- _DIRECTIONS FOR THIS TASK_
Write out exactly the lines running from the one that contains "Is [30,62] further" through the end of the material.

- _PROVIDED ENTRIES_
>>>
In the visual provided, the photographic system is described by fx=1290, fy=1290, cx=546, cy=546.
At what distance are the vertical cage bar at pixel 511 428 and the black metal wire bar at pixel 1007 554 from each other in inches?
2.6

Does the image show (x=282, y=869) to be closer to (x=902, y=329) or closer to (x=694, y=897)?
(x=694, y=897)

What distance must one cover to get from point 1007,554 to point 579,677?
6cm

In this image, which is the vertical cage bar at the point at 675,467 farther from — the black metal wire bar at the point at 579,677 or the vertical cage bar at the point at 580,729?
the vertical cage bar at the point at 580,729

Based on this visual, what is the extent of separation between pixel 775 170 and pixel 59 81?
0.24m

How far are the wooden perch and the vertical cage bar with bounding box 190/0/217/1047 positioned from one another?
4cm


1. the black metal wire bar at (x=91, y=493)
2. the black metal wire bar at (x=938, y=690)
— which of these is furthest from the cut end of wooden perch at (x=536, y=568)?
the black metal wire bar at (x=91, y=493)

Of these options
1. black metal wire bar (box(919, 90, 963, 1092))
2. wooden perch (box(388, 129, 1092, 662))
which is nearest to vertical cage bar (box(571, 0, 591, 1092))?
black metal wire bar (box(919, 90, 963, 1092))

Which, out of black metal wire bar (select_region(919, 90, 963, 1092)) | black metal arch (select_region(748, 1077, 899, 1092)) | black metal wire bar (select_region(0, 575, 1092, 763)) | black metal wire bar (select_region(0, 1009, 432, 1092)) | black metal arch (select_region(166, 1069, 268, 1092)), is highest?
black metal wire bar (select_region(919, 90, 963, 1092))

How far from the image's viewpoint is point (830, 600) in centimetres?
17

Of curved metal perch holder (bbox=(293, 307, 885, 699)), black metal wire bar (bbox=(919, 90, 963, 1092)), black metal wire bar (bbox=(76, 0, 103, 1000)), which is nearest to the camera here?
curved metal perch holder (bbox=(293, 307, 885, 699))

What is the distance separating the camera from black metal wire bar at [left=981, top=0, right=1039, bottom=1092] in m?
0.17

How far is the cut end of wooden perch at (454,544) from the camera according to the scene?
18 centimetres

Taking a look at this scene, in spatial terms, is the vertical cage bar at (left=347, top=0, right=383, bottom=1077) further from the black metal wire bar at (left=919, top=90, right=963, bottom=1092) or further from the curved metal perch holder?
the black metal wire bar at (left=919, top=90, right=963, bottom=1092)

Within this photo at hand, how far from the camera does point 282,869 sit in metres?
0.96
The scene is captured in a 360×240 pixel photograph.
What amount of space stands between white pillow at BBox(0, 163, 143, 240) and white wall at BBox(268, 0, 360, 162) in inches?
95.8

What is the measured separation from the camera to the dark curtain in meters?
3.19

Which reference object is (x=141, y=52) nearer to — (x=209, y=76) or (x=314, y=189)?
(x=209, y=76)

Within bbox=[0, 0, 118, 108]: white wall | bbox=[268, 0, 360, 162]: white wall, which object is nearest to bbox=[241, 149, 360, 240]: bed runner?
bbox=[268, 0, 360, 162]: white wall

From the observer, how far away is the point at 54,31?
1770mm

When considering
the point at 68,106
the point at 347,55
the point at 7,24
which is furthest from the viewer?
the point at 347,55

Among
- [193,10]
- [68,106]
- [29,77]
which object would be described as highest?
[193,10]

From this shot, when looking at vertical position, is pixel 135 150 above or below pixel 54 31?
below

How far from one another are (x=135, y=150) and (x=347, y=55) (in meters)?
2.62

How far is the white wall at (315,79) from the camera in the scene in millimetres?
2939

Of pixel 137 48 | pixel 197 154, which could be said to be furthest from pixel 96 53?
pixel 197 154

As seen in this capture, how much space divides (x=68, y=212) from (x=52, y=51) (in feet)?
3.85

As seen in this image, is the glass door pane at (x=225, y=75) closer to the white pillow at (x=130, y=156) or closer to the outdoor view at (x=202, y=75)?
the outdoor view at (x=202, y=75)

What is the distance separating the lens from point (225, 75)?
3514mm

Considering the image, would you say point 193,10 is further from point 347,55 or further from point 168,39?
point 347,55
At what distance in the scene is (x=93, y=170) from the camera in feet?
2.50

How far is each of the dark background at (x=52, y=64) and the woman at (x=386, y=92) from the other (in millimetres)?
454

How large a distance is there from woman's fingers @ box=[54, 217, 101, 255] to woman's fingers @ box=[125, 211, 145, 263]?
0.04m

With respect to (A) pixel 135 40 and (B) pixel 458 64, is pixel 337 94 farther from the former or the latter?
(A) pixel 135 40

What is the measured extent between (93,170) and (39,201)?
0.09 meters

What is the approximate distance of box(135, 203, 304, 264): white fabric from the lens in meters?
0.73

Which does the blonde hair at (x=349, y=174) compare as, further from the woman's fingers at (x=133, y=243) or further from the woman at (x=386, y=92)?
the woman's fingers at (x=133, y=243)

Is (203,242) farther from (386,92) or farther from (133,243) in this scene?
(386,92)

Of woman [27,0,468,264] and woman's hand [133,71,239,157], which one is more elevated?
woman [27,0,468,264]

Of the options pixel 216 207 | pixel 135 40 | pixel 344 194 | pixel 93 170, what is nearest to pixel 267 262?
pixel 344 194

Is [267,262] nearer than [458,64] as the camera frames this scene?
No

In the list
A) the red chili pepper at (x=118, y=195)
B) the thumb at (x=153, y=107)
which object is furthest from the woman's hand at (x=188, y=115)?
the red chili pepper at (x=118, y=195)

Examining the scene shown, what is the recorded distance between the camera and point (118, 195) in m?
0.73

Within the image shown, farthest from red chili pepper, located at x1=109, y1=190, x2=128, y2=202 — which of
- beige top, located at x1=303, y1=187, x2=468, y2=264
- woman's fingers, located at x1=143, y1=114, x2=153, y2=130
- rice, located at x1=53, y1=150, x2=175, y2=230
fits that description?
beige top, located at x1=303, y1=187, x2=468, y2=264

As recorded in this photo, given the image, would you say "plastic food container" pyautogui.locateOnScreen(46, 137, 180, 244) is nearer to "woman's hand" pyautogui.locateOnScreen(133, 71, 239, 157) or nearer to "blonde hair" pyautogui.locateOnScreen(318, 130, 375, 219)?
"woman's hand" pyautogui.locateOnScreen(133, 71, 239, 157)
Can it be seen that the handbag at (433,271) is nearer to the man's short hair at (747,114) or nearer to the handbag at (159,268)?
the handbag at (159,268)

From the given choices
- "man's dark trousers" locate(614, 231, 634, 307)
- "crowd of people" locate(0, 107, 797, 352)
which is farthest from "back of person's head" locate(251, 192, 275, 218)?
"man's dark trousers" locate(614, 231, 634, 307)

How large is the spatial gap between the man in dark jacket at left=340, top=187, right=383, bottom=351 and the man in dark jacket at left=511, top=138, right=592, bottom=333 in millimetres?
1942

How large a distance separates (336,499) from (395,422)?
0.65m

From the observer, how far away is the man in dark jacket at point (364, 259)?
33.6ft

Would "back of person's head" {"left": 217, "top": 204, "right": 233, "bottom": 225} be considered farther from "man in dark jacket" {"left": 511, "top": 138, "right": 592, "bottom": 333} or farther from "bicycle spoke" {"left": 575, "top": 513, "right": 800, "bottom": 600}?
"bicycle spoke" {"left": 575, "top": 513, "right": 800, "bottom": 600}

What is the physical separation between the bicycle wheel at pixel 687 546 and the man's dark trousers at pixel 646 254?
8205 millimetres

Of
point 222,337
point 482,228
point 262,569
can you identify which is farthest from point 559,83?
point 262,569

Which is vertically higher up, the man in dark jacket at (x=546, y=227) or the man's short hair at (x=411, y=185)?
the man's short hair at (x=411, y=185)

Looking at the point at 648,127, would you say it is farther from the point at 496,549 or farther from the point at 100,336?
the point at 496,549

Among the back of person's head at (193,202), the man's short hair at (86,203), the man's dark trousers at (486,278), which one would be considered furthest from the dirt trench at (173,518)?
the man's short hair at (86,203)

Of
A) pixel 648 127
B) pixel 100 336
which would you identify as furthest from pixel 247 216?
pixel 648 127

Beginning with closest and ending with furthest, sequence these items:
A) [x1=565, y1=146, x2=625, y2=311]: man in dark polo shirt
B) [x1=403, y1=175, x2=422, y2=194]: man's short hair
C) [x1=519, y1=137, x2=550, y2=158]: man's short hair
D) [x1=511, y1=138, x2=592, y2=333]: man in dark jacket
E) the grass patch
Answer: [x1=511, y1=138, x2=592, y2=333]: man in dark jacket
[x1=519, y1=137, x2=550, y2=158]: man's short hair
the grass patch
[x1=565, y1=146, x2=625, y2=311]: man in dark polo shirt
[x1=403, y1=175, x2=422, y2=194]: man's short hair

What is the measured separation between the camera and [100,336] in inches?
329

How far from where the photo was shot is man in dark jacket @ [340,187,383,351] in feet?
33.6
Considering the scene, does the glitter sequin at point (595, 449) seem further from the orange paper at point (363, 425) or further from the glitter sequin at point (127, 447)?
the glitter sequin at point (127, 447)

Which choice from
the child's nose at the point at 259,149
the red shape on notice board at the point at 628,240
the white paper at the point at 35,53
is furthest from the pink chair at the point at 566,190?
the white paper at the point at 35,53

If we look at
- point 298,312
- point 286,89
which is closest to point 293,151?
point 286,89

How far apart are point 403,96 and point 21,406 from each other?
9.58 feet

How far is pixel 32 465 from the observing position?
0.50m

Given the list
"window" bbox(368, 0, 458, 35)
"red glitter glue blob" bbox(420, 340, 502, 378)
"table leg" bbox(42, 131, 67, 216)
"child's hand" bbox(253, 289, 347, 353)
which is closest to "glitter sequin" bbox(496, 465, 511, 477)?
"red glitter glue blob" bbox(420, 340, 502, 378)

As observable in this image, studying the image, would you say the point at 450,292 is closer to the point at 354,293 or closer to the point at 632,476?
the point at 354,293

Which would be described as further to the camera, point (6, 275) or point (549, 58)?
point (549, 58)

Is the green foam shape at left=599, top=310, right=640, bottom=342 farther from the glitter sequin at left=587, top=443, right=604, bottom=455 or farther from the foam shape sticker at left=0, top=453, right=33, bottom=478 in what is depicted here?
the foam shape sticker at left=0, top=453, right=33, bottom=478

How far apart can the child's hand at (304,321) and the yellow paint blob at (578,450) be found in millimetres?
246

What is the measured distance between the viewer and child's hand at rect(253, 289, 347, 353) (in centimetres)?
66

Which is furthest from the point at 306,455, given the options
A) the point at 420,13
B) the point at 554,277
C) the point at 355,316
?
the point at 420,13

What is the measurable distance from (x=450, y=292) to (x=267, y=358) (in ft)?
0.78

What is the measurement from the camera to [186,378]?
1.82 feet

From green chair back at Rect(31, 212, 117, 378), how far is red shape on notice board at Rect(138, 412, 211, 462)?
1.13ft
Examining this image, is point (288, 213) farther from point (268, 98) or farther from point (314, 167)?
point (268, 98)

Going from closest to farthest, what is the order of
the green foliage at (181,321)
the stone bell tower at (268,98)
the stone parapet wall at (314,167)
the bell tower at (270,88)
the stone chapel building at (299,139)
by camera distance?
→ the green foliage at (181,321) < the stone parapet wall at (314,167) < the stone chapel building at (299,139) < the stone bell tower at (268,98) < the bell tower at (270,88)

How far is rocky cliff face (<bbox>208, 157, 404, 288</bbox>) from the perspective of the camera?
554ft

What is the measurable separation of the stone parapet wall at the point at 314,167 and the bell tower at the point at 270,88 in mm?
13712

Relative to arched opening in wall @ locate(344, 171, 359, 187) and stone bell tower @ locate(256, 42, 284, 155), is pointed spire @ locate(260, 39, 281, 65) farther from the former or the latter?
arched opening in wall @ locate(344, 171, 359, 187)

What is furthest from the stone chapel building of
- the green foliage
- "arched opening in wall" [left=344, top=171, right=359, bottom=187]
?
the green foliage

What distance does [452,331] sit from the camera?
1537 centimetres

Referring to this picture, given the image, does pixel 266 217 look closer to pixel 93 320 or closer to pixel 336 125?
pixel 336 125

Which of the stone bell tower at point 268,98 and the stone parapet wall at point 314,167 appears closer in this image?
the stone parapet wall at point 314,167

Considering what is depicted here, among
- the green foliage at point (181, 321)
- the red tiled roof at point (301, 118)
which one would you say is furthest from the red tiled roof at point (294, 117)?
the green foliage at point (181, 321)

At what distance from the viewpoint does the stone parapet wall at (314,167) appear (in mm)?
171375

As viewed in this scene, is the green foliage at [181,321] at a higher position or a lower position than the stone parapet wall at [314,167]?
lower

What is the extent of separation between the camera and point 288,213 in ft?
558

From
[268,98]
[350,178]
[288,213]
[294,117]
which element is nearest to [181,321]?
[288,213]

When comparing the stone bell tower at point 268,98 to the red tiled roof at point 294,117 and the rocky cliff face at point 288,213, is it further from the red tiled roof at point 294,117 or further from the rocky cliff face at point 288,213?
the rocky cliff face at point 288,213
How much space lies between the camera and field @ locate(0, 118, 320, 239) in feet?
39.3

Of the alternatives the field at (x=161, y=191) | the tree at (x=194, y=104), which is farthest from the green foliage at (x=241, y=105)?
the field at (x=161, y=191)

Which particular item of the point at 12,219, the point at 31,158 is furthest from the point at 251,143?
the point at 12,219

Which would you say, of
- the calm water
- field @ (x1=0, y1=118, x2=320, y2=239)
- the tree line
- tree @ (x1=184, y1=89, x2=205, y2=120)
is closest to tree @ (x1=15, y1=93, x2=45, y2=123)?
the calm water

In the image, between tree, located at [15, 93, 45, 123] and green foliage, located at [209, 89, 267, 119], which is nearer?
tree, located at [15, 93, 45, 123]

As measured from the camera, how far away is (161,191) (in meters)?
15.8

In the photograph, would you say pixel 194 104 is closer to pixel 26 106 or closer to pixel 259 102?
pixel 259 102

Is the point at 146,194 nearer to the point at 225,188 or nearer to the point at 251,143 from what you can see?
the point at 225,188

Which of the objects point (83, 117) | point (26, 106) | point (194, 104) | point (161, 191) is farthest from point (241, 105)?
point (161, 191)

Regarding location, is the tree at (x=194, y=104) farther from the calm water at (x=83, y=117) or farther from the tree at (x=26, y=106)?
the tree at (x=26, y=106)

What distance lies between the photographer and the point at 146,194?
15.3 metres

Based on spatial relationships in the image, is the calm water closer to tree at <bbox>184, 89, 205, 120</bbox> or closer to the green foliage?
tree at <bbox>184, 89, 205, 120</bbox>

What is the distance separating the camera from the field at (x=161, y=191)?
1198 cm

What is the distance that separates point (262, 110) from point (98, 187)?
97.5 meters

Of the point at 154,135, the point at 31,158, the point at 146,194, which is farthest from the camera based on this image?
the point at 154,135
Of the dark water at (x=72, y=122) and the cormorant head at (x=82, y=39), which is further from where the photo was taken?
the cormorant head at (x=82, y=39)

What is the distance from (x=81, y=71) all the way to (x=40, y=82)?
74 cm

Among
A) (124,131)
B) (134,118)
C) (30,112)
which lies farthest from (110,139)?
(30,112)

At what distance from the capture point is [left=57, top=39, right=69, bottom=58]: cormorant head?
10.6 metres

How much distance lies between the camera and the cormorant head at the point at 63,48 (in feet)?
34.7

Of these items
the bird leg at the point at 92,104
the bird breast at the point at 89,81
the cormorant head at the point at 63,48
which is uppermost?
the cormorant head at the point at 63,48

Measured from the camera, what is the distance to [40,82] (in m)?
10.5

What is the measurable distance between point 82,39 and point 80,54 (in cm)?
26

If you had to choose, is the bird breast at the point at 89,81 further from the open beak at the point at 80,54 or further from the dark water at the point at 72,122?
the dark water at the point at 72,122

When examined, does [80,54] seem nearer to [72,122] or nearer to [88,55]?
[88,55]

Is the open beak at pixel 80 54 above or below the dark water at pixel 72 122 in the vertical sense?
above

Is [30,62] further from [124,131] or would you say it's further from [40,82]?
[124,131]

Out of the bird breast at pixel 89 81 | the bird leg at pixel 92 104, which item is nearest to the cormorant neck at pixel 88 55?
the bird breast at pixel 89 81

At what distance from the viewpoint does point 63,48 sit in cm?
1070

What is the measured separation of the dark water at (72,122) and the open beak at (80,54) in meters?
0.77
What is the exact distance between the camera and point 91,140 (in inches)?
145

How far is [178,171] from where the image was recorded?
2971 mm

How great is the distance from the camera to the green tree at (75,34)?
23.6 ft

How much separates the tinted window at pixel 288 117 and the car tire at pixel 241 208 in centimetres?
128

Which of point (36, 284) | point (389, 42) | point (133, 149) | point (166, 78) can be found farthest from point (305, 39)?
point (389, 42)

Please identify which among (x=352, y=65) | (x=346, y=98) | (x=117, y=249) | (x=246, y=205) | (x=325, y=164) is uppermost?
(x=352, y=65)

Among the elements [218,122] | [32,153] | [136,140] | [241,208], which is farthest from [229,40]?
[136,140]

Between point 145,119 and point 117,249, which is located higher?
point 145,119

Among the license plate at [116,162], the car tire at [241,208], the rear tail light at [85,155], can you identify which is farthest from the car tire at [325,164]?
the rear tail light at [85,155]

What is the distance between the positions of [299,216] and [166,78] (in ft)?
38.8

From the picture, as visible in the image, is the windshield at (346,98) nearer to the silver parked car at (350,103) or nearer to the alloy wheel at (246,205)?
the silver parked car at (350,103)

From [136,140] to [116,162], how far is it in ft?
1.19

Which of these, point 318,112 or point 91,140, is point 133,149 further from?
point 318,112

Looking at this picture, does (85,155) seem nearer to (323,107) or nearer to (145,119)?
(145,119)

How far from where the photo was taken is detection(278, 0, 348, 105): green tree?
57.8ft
<<<
- _SOLUTION TO THIS PROBLEM_
Is [30,62] further from [124,131] or would you say it's further from [40,82]?
[124,131]

Out of the bird breast at pixel 89 81 | the bird leg at pixel 92 104, which item is nearest to the cormorant neck at pixel 88 55?
the bird breast at pixel 89 81

At what distance from the viewpoint does point 63,48 sit in cm?
1070

What is the measured separation of the dark water at (72,122) and the open beak at (80,54) in meters?
0.77
What is the exact distance between the camera and point 91,140 (in inches)?
145

How far is [178,171] from where the image was recorded?
2971 mm

How great is the distance from the camera to the green tree at (75,34)?
23.6 ft

How much separates the tinted window at pixel 288 117 and the car tire at pixel 241 208 in centimetres?
128

Which of point (36, 284) | point (389, 42) | point (133, 149) | point (166, 78) can be found farthest from point (305, 39)?
point (389, 42)

Please identify which among (x=352, y=65) | (x=346, y=98) | (x=117, y=249) | (x=246, y=205) | (x=325, y=164) is uppermost?
(x=352, y=65)

Among the elements [218,122] | [32,153] | [136,140] | [241,208], which is farthest from [229,40]?
[136,140]

Between point 145,119 and point 117,249, which is located higher?
point 145,119

Among the license plate at [116,162], the car tire at [241,208], the rear tail light at [85,155], can you identify which is farthest from the car tire at [325,164]?
the rear tail light at [85,155]

What is the distance between the positions of [299,216] and [166,78] (in ft)?
38.8

From the picture, as visible in the image, is the windshield at (346,98) nearer to the silver parked car at (350,103) or nearer to the alloy wheel at (246,205)?
the silver parked car at (350,103)

From [136,140] to [116,162], how far is it in ft?
1.19

Which of these, point 318,112 or point 91,140, is point 133,149 further from?
point 318,112

Looking at this picture, does (85,155) seem nearer to (323,107) or nearer to (145,119)?
(145,119)

How far from where the photo was taken is detection(278, 0, 348, 105): green tree?
57.8ft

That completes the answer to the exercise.